Lo metto qui di seguito anche per te, se tu volessi servirtene (e naturalmente anche altri); lo suddivido per maggiore chiarezza:
– Mettiti seduta a gambe incrociate
– Ascolta il respiro libero
– Pensa al vento… Un vento forte, con un suono profondo
– Inizia a respirare col naso
– ed espira dalla bocca
e con la bocca forma un piccolo cerchio con le labbra
come per fischiare
– Senza sforzo, respira tranquillamente così per qualche minuto
– Dopo un po’ sentirai un suono dolce nella tua mente…
Ti tranquillizzerà.
E ti aiuterà anche a dormire.
(Mentre lo fai pensa al suono del vento)
Qui invece ho capito di non essere solo, per di più ho constato che le persone che avevano problemi analoghi a miei erano intelligenti e sensibili; molto spesso tra le più intelligenti e sensibili che mi sia capitato di conoscere. Così ho iniziato a pensare che del buono dovesse esserci anche in me visto che ero in ottima compagnia. Poi ho avuto un’altra importante intuizione ed è la seguente: a questo mondo tutti soffrono anche se in tanti fanno elegantemente finta di nulla. La vita è sofferenza, ce lo insegna anche Buddha. La cosa più difficile è affrancarsi da questa sofferenza, o almeno cercare di renderla inoffensiva. L’unico modo per riuscirvi è evitare che la nostra serenità dipenda dagli altri oltre che da noi stessi. Per quanto mi riguarda questa cosa è assolutamente impossibile da realizzare ergo è di fatto impossibile eliminare la sofferenza dalla vita; ciò non significa che non valga la pena di vivere la propria vita, tutt’altro. Quest’ultimo pensiero lo scrivo e lo sottoscrivo in questo preciso momento, ma domani chissà…

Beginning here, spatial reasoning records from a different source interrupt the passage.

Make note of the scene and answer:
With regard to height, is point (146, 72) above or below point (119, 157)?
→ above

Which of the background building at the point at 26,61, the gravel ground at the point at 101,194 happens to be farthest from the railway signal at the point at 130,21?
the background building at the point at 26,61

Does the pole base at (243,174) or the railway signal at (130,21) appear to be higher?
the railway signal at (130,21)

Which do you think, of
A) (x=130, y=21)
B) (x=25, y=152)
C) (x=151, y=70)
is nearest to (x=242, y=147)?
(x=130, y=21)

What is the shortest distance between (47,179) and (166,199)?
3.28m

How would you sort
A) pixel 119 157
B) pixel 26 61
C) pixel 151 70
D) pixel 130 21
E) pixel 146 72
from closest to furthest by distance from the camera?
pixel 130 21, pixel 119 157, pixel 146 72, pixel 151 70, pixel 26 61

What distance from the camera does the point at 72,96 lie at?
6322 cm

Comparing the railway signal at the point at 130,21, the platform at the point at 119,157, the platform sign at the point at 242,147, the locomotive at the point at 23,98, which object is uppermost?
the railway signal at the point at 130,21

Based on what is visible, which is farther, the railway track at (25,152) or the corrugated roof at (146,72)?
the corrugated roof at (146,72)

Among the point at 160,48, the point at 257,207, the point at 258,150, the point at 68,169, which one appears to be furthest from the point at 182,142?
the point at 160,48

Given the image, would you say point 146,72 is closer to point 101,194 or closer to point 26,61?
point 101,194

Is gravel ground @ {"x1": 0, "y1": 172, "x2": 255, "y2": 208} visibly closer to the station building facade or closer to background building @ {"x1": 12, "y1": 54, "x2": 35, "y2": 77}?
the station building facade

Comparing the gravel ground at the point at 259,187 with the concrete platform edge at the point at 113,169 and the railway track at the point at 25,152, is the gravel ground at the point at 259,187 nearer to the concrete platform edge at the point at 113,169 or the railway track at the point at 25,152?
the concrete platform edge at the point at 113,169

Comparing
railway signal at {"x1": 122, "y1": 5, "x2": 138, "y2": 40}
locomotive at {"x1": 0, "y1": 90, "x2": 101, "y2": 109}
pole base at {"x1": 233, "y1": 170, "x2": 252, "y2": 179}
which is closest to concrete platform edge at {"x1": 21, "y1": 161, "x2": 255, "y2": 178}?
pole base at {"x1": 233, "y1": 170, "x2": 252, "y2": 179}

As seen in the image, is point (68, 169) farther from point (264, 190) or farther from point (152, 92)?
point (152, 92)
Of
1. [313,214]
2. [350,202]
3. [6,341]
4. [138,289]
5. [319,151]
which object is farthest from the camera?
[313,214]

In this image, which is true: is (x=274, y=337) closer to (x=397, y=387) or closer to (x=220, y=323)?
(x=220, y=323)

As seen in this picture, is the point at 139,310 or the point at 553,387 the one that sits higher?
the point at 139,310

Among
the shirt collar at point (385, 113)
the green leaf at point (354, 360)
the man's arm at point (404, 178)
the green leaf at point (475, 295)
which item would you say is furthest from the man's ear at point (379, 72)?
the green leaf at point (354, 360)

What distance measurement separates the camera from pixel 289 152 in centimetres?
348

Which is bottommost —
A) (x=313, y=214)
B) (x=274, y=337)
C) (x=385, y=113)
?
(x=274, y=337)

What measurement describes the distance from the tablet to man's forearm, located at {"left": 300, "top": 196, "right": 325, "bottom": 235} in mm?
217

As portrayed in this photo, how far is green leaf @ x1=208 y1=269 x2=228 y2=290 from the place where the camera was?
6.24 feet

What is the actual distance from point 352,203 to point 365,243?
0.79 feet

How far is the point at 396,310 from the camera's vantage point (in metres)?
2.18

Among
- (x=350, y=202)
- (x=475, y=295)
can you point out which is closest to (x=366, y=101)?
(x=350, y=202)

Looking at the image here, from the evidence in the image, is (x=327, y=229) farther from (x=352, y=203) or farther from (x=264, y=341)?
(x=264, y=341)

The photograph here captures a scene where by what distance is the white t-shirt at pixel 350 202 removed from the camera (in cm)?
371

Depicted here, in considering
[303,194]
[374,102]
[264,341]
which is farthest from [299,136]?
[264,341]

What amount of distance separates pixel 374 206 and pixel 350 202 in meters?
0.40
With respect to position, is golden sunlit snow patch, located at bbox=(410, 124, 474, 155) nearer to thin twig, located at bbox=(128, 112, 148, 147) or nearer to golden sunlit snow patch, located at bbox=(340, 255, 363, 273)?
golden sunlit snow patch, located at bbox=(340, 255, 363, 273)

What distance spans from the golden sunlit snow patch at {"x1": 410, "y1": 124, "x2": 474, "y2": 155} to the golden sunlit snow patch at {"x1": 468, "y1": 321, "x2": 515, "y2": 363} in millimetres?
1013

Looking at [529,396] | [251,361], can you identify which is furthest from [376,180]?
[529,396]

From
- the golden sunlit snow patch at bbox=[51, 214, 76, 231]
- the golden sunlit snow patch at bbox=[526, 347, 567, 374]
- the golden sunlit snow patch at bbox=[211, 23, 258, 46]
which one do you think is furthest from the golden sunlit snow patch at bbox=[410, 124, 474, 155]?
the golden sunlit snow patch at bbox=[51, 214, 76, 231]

Tra l’altro mi sono sempre chiesto: perché mi sento così estraneo a tutto, così scollegato dal mondo? Ho sempre avuto l’impressione di essere una sorta di scheggia impazzita avulsa da tutto il resto. Ora credo che anche tutto ciò sia maya ovvero illusione; facciamo tutti parte di questo mondo di questa società, siamo tutti dei piccoli ingranaggi, nel bene e nel male.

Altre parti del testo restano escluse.